As the complexity and scale of our systems expand, we are making significant investments in agentic systems and intelligent automation, aimed at optimizing infrastructure deployment, operation, and debugging processes. Our focus is on leveraging AI-driven methodologies to enhance real-world infrastructure workflows, leading to accelerated execution, improved reliability, and scalable operations.
About the Position
We are looking for an IC Agentic Engineering Manager to spearhead the development and implementation of agent-based systems for infrastructure delivery and operations within our Stargate team.
In this player-coach role, you will not only lead a small team but also engage directly in the design and implementation of systems. You will concentrate on integrating agentic systems into infrastructure workflows, including deployment orchestration, system initialization, issue triage, debugging, and capacity management.
This role is distinctly focused on applying agentic systems to address specific infrastructure challenges, collaborating closely with hardware, networking, and clustering teams.
Key Responsibilities
Architect and construct agent-based systems that facilitate infrastructure deployment and operations.

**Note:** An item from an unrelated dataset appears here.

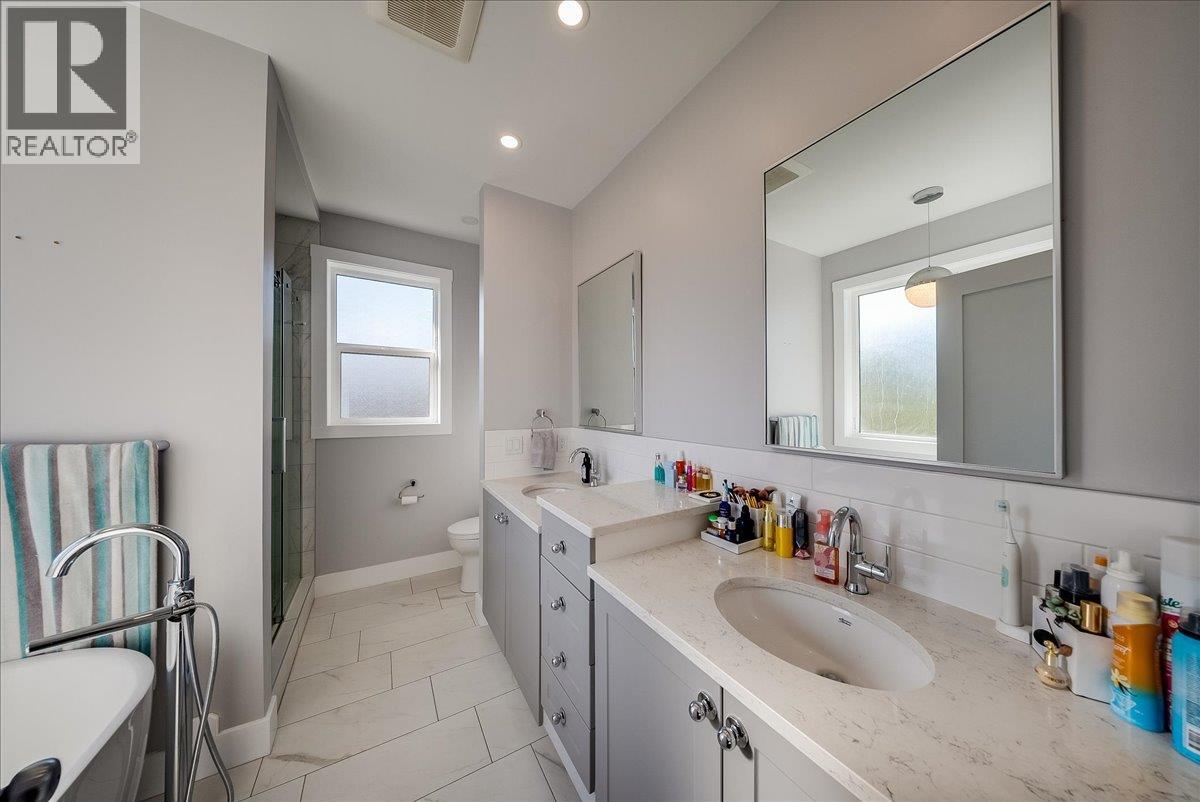 2440 Mcbride Street, Trail, British Columbia  V1R 3A6 - Photo 22 - 10403971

Identify high-impact opportunities for agent application across workflows, including:
Cluster initialization and deployment readiness.
Incident triage and root cause analysis.
System validation and health monitoring.
Capacity management and operational decision-making.
Lead a small team while also contributing as an IC in the areas of system design, development, and integration.
Collaborate with infrastructure, hardware, and networking teams to incorporate agentic systems into production workflows.
Develop systems that utilize telemetry, logs, and system signals to enable closed-loop automation.
Establish evaluation frameworks to assess system performance, reliability, and operational impact.
Drive the transition from prototype to production, ensuring robustness and scalability.